Negli Anni Trenta si affermò in Inghilterra la scuola documentaria inglese
denominata G.P.O. sotto la guida e l'ispirazione di John Grierson e
di Alberto Cavalcanti. Loro scopo fu quello di unire lirismo e il senso
"dell'osservazione diretta" del fenomeno avvalendosi di temi
sociali scottanti e di lotta come la vita dei minatori o le corse notturne
dei treni postali. Il National Film Board canadese sarà in seguito un
degnissimo sostituito della tradizione documentaristica "corta"
della scuola inglese in progressivo declino ispirativo dopo gli Anni
Quaranta. Non dobbiamo assolutamente dimenticare i contributi dello
statunitense Orson Welles prima e del tedesco Wim Wenders dopo [attivo
in tal senso soprattutto negli Anni Ottanta].
In Italia ricordiamo Luciano Emmer, Antonioni negli Anni Cinquanta e
non molto più tardi Monicelli; per il Belgio Henri Storck e Paul Haesaerts;
per l'Olanda il militante Joris Ivens; per la Danimarca lo straordinario
contributo al corto di un maestro del cinema, Carl Theodor Dreyer con
il film Hanno perso il traghetto; per la Svezia Arne Sucksdorff con
i suoi brevi documentari sulle città; per l'Unione Sovietica i corti
di zoologia ed etologia e infine da menzionare sono gli Stati Uniti
con Scorsese e con il più grande documentarista di tutti i tempi: Robert
Flaherty.
A conclusione di questa breve rassegna storica sulla fortuna del cortometraggio
si dovrà senz'altro riconoscere come il formato "corto" non
abbia mai realmente interessato il grande pubblico né stimolato gli
esercenti e i distributori cinematografici ad investire i propri fondi
in progetti di breve durata. Gli Anni Settanta però hanno creato i presupposti
per la rinascita o forse la nascita vera e propria di una diffusione
di massa della "cultura del cortometraggio" grazie soprattutto
alla comparsa del video-clip musicale e degli spot pubblicitari sempre
più complessi e "filmici". È dunque una seconda giovinezza
del cortometraggio o parlando di video e spot trattiamo piuttosto di
generi paralleli al corto destinati a categorizzarsi?

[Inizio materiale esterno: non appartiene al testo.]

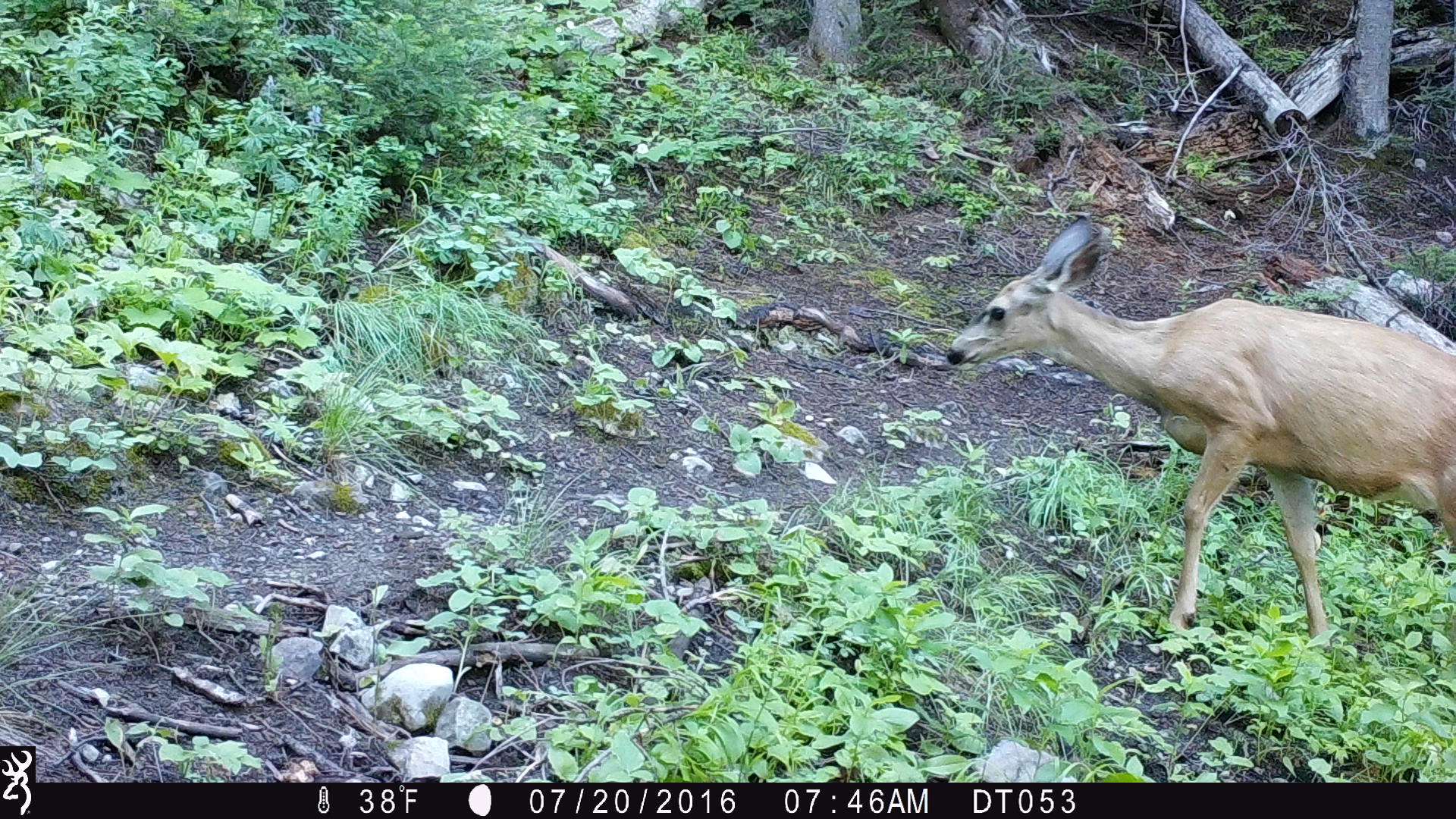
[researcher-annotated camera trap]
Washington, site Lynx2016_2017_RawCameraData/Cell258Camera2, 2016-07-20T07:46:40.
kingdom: Animalia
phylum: Chordata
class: Mammalia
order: Artiodactyla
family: Cervidae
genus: Odocoileus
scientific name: Odocoileus hemionus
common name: mule deer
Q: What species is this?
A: Odocoileus hemionus (mule deer).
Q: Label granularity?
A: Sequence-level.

Il moltiplicarsi
di festival con premi a settore ma anche di scuole di regia specializzate
sembra corroborare la seconda ipotesi.
Il Cortometraggio Politico degli Anni Settanta e Ottanta
Caratteristica degli ultimi decenni è un approfondita
riflessione teorico-politica sul cinema politico e sull'uso politico
del cinema. Molti registi furono presenti in quegli anni con la loro
carica umanistica su tutti i fronti di lotta. Si diffuse un cinema "militante"
deciso a intervenire nel vivo della politica con intenti di controinformazione
e assumendo, in un certo senso, il ruolo di agit-prop. Il cortometraggio,
per questo scopo, assunse un ruolo fondamentale. Gli esempi più risolti
sono stati i film-documento sulle Pantere Nere e sulla contestazione
nelle università, sulla fine dei regimi comunisti e sulle guerre nei
Balcani (inizio Anni Novanta), opere che hanno assunto l'aspetto di
veri e propri reportages. Sono tutte lavori di carattere documentario
destinati ai "circuiti alternativi", distribuiti cioè in sedi
politiche, culturali (i cinema d'essai, ad esempio) e sindacali.